* begin *

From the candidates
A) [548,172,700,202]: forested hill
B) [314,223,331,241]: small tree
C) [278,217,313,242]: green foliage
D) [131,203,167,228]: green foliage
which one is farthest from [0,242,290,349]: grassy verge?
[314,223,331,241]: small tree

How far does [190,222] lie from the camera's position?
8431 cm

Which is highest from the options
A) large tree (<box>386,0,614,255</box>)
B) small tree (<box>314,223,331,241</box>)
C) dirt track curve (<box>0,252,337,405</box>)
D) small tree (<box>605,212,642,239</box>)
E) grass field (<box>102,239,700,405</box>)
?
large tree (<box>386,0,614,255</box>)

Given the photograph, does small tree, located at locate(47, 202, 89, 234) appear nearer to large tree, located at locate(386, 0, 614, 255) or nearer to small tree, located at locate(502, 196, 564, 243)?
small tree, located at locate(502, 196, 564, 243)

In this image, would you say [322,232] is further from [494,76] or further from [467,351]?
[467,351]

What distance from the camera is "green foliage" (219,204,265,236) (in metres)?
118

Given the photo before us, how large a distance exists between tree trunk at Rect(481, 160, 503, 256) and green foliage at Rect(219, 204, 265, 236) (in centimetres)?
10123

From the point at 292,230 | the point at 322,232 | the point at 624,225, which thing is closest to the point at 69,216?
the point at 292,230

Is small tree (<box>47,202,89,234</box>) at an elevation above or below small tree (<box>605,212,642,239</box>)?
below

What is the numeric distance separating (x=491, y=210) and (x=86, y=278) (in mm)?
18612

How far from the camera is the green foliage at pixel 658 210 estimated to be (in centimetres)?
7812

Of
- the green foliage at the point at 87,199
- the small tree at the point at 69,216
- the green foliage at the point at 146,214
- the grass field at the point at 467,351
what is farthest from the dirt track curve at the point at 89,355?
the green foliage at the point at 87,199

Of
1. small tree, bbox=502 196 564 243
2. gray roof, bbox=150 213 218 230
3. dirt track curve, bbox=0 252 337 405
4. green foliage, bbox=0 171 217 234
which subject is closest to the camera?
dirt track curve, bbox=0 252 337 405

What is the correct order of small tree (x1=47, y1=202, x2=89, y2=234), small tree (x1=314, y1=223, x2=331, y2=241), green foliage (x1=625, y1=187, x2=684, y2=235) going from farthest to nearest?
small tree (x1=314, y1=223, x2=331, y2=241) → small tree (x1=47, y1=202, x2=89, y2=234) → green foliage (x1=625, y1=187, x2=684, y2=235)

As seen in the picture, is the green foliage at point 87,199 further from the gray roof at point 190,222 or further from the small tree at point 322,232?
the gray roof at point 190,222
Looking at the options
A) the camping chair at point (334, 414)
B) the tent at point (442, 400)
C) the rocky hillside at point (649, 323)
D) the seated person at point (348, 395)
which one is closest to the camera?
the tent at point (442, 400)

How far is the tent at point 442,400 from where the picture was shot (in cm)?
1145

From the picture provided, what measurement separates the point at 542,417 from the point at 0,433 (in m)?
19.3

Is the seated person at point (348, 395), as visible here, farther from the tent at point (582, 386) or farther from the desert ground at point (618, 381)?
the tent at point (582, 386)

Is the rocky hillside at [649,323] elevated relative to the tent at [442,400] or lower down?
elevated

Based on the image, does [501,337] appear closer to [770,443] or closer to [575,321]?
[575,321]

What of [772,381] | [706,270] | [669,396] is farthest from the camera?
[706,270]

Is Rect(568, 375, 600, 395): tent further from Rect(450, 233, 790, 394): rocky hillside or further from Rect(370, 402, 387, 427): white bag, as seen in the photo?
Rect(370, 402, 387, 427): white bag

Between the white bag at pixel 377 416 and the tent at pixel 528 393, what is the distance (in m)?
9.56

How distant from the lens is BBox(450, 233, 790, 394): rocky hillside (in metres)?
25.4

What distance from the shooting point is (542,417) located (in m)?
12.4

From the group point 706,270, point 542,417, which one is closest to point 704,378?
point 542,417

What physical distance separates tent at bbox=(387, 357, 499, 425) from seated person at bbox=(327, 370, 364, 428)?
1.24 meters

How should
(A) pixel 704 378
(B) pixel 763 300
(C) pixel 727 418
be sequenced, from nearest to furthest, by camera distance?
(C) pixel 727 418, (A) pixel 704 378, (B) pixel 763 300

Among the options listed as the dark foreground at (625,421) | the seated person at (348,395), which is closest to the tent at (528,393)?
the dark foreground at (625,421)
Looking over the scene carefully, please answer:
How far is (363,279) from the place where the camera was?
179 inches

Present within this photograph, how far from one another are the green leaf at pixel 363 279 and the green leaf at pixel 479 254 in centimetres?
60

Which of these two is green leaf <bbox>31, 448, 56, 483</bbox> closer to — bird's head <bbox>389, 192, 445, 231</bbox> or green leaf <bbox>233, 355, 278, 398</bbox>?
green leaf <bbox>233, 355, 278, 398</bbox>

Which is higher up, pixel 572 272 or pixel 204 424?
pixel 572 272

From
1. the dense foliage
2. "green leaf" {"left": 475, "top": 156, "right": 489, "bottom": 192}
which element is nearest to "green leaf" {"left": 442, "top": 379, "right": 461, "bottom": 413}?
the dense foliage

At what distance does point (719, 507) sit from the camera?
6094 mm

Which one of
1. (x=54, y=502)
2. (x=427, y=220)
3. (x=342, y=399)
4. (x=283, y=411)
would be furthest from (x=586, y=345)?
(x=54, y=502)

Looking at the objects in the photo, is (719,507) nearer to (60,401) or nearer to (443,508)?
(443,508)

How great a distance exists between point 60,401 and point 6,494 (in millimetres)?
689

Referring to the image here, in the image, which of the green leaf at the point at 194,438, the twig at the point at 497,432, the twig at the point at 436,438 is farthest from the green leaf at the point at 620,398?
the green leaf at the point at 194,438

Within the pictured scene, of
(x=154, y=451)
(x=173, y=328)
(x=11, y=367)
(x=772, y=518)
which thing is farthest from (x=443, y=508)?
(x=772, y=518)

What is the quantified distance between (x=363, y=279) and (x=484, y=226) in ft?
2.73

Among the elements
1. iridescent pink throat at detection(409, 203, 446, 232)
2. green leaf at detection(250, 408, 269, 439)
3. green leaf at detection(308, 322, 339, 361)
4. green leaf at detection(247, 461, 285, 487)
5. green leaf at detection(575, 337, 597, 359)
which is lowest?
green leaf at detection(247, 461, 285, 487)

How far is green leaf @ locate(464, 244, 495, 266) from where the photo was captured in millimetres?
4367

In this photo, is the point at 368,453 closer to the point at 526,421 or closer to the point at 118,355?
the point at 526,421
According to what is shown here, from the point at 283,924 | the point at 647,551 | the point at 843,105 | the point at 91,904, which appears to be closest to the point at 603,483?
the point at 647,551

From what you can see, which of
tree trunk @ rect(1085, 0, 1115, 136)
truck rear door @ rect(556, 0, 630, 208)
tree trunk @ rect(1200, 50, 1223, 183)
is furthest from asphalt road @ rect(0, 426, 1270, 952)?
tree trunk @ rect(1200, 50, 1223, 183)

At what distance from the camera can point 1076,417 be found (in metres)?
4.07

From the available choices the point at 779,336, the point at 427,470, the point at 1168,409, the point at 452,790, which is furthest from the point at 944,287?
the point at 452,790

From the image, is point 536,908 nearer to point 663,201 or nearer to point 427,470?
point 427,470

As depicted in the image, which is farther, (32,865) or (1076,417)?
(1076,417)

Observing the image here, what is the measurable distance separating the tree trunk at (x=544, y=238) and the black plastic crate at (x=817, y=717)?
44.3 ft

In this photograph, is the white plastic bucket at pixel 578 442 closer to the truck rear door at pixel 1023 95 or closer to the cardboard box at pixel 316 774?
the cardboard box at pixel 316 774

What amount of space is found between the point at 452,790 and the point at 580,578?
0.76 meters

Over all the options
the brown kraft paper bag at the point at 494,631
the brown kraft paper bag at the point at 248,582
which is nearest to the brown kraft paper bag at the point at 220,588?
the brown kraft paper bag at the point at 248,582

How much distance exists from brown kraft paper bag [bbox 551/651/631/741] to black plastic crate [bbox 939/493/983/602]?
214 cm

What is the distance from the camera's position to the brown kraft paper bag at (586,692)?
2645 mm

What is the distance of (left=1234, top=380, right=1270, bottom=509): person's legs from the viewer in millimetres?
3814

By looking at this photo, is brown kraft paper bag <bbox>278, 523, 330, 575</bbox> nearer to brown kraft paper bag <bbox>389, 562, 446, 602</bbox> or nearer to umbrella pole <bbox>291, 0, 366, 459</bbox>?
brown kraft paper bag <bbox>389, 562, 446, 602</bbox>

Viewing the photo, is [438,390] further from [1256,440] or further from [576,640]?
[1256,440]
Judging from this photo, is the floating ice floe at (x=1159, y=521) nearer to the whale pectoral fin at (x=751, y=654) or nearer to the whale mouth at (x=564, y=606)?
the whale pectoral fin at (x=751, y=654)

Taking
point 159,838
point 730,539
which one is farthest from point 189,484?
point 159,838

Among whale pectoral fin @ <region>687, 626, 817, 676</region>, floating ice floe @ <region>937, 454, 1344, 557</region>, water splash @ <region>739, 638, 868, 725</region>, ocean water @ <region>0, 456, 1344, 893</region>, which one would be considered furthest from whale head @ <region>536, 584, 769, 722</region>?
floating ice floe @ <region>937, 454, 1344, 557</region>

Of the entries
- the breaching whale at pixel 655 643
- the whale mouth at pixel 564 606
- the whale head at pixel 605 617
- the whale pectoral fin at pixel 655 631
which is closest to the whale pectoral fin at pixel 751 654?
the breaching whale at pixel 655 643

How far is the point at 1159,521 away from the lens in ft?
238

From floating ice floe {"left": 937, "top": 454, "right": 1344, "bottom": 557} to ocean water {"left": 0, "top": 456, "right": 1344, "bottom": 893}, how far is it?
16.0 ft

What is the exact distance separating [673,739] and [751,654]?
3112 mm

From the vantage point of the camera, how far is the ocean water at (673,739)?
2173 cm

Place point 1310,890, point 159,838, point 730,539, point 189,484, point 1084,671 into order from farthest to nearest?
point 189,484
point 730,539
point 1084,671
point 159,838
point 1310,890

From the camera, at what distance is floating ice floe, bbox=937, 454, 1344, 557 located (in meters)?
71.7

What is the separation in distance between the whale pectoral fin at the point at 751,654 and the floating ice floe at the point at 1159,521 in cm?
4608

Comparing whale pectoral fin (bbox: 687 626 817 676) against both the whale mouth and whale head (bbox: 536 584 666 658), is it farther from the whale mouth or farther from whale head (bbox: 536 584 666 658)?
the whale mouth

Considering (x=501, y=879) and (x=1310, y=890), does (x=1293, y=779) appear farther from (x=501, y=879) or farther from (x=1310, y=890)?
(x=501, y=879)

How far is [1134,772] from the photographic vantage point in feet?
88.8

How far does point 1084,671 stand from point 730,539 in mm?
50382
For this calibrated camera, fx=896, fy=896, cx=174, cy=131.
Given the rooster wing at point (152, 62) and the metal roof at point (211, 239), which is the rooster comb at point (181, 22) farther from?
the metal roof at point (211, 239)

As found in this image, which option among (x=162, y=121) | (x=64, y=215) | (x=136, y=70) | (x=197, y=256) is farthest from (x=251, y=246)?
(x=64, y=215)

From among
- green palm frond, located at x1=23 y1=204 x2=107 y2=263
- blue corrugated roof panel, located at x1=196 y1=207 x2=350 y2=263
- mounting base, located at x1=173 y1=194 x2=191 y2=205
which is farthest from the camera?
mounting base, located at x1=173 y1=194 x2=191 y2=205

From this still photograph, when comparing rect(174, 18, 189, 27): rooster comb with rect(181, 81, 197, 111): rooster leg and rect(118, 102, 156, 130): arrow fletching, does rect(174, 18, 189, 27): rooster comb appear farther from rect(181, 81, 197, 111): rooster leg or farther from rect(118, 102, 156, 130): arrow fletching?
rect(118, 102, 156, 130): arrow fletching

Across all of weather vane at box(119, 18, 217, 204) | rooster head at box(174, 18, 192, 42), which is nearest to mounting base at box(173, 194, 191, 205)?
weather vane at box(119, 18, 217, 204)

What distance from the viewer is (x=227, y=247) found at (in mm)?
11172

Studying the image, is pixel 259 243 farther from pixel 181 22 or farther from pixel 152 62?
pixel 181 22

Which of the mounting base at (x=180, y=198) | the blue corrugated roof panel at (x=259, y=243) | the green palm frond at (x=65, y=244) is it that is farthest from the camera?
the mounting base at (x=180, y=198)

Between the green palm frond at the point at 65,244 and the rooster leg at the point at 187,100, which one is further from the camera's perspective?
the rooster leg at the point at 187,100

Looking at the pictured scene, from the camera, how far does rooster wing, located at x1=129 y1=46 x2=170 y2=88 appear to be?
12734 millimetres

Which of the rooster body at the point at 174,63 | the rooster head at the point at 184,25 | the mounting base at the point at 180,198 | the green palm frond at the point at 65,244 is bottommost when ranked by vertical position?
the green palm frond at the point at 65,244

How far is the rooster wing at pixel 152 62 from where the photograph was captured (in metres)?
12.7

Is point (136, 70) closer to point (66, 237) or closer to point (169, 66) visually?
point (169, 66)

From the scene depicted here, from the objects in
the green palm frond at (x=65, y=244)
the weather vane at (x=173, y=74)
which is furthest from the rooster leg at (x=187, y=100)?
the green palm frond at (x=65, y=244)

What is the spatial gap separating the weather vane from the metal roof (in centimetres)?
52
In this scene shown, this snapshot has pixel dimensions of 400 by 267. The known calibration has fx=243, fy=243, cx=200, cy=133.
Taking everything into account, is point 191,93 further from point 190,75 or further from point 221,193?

* end *

Show every line of the records above that contains the word "objects", copying each line in full.

Looking at the objects in the photo, is (719,507) nearer to (60,401) or nearer to (443,508)?
From the scene depicted here, from the objects in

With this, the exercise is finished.